● Extrait du texte:
-----
Je me propose toutefois de vous en faire parcourir rapidement quelques étapes et de vous faire partager quelques fruits de notre recherche, glanés ça et là au cours de notre longue randonnée. Celle-ci n’a pas manqué d’imprévus, de pistes inattendues, d’interrogations multiples parmi lesquelles il fallait, bien choisir, parmi lesquelles aussi il fallait bien passer.

En voici quelques-unes :

  • Comment discerner l’authenticité d’un appel à une vie consacrée ?
  • En quels termes la question de la vocation est-elle posée ?
  • Comment les jeunes expriment-elles ce qu’elles perçoivent être un appel à un célibat consacré.
  • De quelle disponibilité s’agit-il lorsqu’elles parlent d’engagement de tout leur être à la suite du Christ ?
    • Est-ce une disponibilité pour une fonction dans l’Eglise, ou pour un service précis ?
    • Est-ce une disponibilité inconditionnelle à Jésus-Christ capable de combler toute une vie et qui s’exprimera beaucoup plus dans un "être" que dans un "agir" ?
    • S’agit-il d’un appel à une vie chrétienne, évangélique, à un service d’Eglise ou à une vie consacrée.
-----
● Données fournies:
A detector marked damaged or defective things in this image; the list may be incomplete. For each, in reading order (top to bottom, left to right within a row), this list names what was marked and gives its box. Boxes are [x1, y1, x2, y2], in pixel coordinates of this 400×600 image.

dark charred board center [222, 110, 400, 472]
-----
● Consigne: Reformulez sous forme de liste le paragraphe de l'extrait du texte qui commence par « Je me propose toutefois », en gardant ses faits principaux.

● Corrigé:
- Intention annoncée : parcourir rapidement quelques étapes de la recherche et partager quelques fruits recueillis çà et là.
- La recherche est comparée à une longue randonnée.
- Elle a comporté des imprévus, des pistes inattendues et de multiples interrogations.
- Parmi ces interrogations, il fallait bien choisir, et il fallait aussi passer par elles.